I'm saying: hopefully we can find a model that never fails catastrophically. By "catastrophic failure" I mean a failure that we can never recover from, even if it occurs in the lab. For that purpose, we get to cut an extremely wide safety margin around the "intended" interpretation, and the system can be very conservative about avoiding things that would be irreversibly destructive.

This hope involves two parts: first, that it's not much harder for a model to both do the intended task and leave a wide margin around potentially catastrophic behavior, and second that we can actually train for that objective (by distinguishing models that leave a very wide margin around catastrophic behavior from models that would fail catastrophically in some case).

I don't feel like you are engaging with this basic hope. I still don't know whether that's because you don't understand my hope, or because you are making an effort to communicate some very subtle intuition that I don't understand (my best guess is the former).

I’m saying: hopefully we can find a model that never fails catastrophically. By “catastrophic failure” I mean a failure that we can never recover from, even if it occurs in the lab. For that purpose, we get to cut an extremely wide safety margin around the “intended” interpretation, and the system can be very conservative about avoiding things that would be irreversibly destructive.

I'm confused about you saying this; it seems like this is incompatible with using the AI to substantially assist in doing big things like preventing nuclear war. You can split a big task into lots of small decisions such that it's fine if a random independent small fraction of decisions are bad (e.g. by using a voting procedure), but that doesn't help much, since it's still vulnerable to multiple small decisions being made badly in a correlated fashion; this is the more likely outcome of the AI's models being bad rather than uncorrelated errors.

Put in other words: if you're using the AI to do a big thing, then you can't section off "avoiding catastrophes" as a bounded subset of the problem, it's intrinsic to all the reasoning the AI is doing.

[Record extracts]

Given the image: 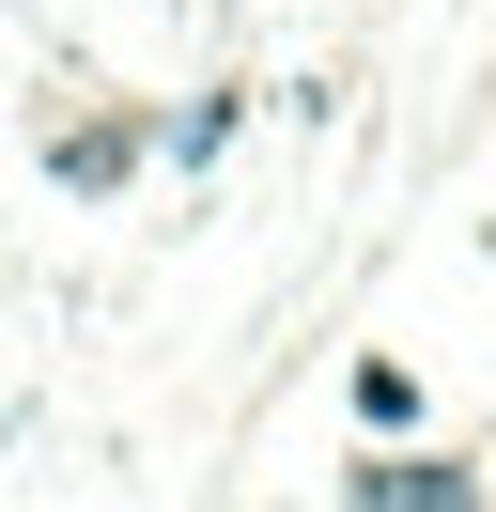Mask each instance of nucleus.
<instances>
[{
  "label": "nucleus",
  "instance_id": "1",
  "mask_svg": "<svg viewBox=\"0 0 496 512\" xmlns=\"http://www.w3.org/2000/svg\"><path fill=\"white\" fill-rule=\"evenodd\" d=\"M357 497L372 512H481V481L465 466H357Z\"/></svg>",
  "mask_w": 496,
  "mask_h": 512
}]
</instances>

[Work to do]
**1.** Answer the following questions about the passage.
(a) What kind of failure does the passage call a "catastrophic failure"?
(b) What big task is named as something the AI might substantially help with?
(c) What procedure is given as an example of making it fine if a random independent small fraction of decisions are bad?
**2.** Repeat the passage word for word from "I'm confused about" up to and including "than uncorrelated errors.".

[Per-task outputs]
**1.**
(a) A failure that can never be recovered from, even if it occurs in the lab.
(b) Preventing nuclear war.
(c) A voting procedure.

**2.**
I'm confused about you saying this; it seems like this is incompatible with using the AI to substantially assist in doing big things like preventing nuclear war. You can split a big task into lots of small decisions such that it's fine if a random independent small fraction of decisions are bad (e.g. by using a voting procedure), but that doesn't help much, since it's still vulnerable to multiple small decisions being made badly in a correlated fashion; this is the more likely outcome of the AI's models being bad rather than uncorrelated errors.